--- Brano ---
Sintonizzati su questa frequenza, alcuni organi di informazione, come il Tg2, hanno addirittura scomodato il Risorgimento (le Cinque giornate di Milano) e il Piave, celebrandoli come momenti nei quali il popolo italiano ha dato prova di grande orgoglio e valore, come se per vendicare l’onta del Covid bastasse dichiarare guerra all’impero asburgico.

In secondo luogo, è emersa una celebrazione mediatica del capo, dell’uomo solo al comando, della verticalità. Ciò è stato dovuto sia alla povertà espressiva del giornalismo italiano, specialmente quello televisivo, sia alla sovraesposizione mediatica di Giuseppe Conte che è stato raccontato come uno statista in grado di salvare la patria. Che poi ciò non sia avvenuto è un altro discorso; del resto quasi sempre i leader che cercano di apparire forti nascondono la loro grande impotenza e incapacità politica.

C’è poi da sottolineare come la bulimia di conferenze stampa, con annesso annuncio di decreto, sia stata orchestrata da Casalino con molta premura per far acquisire visibilità e consenso a Conte, a cominciare dalla scelta dell’orario, sempre in prime time, durante le edizioni serali dei Tg. In questa operazione l’avvocato del popolo ci ha messo del suo, sfoggiando una miseria lessicale, con la caduta del lessico istituzionale a favore di un registro linguistico minore (“movida”), con tono paternalistico, o pseudoamicale, con slang e troppi termini anglosassoni, che poi sono uno dei primi sintomi della provincialità.

Al “capo” Conte hanno poi fatto il verso i presidenti regionali e i sindaci, ciascuno con idee diverse e bramosia di comandare. Così la narrazione si è riempita di questi accattoni della scena mediatica, dall’istrionico De Luca al melodrammatico Fontana. Ma non solo, la televisione, per esempio, ha esaltato, nel tipico circolo vizioso dell’autoreferenzialità, alcuni video privati, lanciati da sindaci sconosciuti attraverso i propri social, pieni di termini vernacolari ed espressioni volgari. Tutto in nome di un inintelligibile “buon senso”.

In terzo luogo, questa decadenza comunicativa è andata di pari passo con una retorica militare, che ha utilizzato immagini, metafore e parole tipiche di una guerra, facendo paragoni molto arditi tra conflitto e pandemi. Ecco, allora, il “coprifuoco”, i supermercati con gli scaffali vuoti, l’evocazione della trincea (gli ospedali), le persone “in prima linea” (medici e sanitari), i checkpoint, i “bollettini” della Protezione civile, la “potenza di fuoco” (Conte), “il lanciafiamme” (De Luca), il “sacrificio”, le “task force”. A ciò si aggiungano le drammatiche immagini dei camion dell’esercito e quelle dei militari per strada. Il tutto senza mai pensare alla infondatezza dell’equazione guerra-Covid. A meno che non si voglia pensare che Tripoli sia uguale ai navigli senza happy hour.

[Dati archiviati]
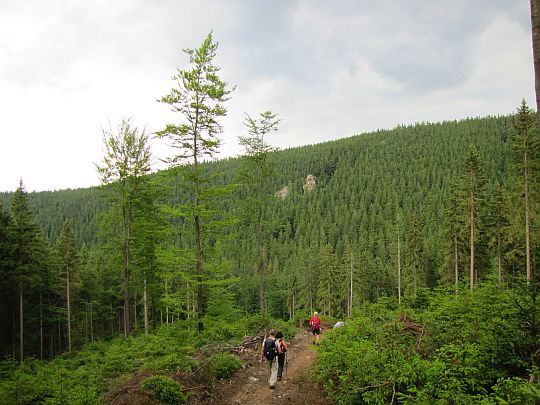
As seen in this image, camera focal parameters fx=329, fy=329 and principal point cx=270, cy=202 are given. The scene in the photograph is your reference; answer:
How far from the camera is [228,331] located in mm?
14734

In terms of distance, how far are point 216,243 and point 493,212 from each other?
27776 mm

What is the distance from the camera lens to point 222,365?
10.1 m

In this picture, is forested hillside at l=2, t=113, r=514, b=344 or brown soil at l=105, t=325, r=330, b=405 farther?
forested hillside at l=2, t=113, r=514, b=344

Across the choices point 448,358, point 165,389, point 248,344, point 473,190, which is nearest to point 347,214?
point 473,190

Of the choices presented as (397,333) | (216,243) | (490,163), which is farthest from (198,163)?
(490,163)

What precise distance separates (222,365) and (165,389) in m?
2.32

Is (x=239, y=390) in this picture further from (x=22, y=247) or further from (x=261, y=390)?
(x=22, y=247)

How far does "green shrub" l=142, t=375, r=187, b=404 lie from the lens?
8.11 m

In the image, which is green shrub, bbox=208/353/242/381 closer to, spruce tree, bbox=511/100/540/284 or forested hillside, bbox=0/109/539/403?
forested hillside, bbox=0/109/539/403

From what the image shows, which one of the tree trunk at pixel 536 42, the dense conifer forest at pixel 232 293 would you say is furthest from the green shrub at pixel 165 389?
the tree trunk at pixel 536 42

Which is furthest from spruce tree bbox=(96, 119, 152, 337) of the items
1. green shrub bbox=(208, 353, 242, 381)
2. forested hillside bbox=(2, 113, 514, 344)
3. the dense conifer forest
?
forested hillside bbox=(2, 113, 514, 344)

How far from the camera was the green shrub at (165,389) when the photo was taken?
8.11m

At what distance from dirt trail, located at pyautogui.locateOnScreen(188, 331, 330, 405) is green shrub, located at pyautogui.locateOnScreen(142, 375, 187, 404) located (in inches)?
15.7

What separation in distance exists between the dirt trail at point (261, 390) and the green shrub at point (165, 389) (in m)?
0.40
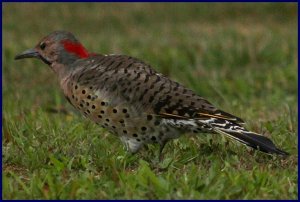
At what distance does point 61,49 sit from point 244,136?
70.8 inches

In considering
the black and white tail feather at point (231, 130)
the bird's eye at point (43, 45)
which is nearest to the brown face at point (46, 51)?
the bird's eye at point (43, 45)

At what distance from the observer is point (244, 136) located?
6434 millimetres

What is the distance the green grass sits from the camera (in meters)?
5.77

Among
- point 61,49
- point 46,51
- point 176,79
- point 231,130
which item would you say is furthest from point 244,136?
point 176,79

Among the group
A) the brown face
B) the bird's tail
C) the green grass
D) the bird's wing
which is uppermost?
the brown face

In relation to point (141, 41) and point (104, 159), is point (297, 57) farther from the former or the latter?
point (104, 159)

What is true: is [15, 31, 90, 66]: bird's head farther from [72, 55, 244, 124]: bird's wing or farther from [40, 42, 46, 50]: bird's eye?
[72, 55, 244, 124]: bird's wing

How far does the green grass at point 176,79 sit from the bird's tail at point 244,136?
13cm

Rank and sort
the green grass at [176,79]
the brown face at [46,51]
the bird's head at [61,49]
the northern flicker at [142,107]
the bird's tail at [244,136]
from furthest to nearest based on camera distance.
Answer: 1. the brown face at [46,51]
2. the bird's head at [61,49]
3. the northern flicker at [142,107]
4. the bird's tail at [244,136]
5. the green grass at [176,79]

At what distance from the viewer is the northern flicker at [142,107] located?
6.55 m

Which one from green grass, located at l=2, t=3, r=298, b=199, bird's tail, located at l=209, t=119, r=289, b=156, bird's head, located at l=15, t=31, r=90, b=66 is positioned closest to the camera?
green grass, located at l=2, t=3, r=298, b=199

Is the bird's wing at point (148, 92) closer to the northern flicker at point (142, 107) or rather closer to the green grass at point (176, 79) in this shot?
the northern flicker at point (142, 107)

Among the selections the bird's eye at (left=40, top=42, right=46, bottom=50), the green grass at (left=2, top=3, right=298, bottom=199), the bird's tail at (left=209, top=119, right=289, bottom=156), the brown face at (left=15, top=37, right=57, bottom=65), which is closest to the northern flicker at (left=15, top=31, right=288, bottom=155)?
the bird's tail at (left=209, top=119, right=289, bottom=156)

--- Attività ---
Come continueresti il brano sul racconto mediatico della pandemia dopo la sua ultima frase? I record non hanno alcun ruolo in questo lavoro.

--- Risposta ---
Il quarto elemento da segnalare è l’eroismo. La romantica e cavalleresca celebrazione dell’eroe che va a morire per compiere il suo dovere ha vestito il camice dei medici. Nulla da dire a chi svolge o ha svolto il proprio dovere, anche a caro prezzo, mai però in questo paese si sprecano parole per operai morti sul lavoro, come se non compissero anche loro il proprio dovere. C’è poi da dire che l’eroismo è una categoria ideologica che innalza i suoi soggetti e li rende dei miti, ponendoli al riparo da ogni critica. E l’impossibilità della critica è una spia che indica il pericolo dello scivolamento in contesti non democratici.

Infine c’è stata una inconsapevole esaltazione della giovinezza e della forza fisica. Il Covid, com’è noto, ha colpito maggiormente le persone più anziane e quelle con condizioni di salute più precarie. Inversamente, è come se avesse detto che solo i giovani e sani possono sconfiggere il virus.

Patriottismo, culto del capo, militarismo, eroismo, esaltazione della giovinezza e della forza. Sono questi alcuni elementi che emergono dalla narrazione fatta in oltre due mesi di emergenza Covid. Si tratta di valori tipicamente di estrema destra. Per ora sono stati espropriati dalle mani di Salvini e Meloni che, visto anche il cambio di “nemico” (non più gli immigrati ma il virus) mostrano un po’ di difficoltà. Ma se si diffondono questi valori, alla lunga i legittimi proprietari pretenderanno il conto. E sarà un conto salato.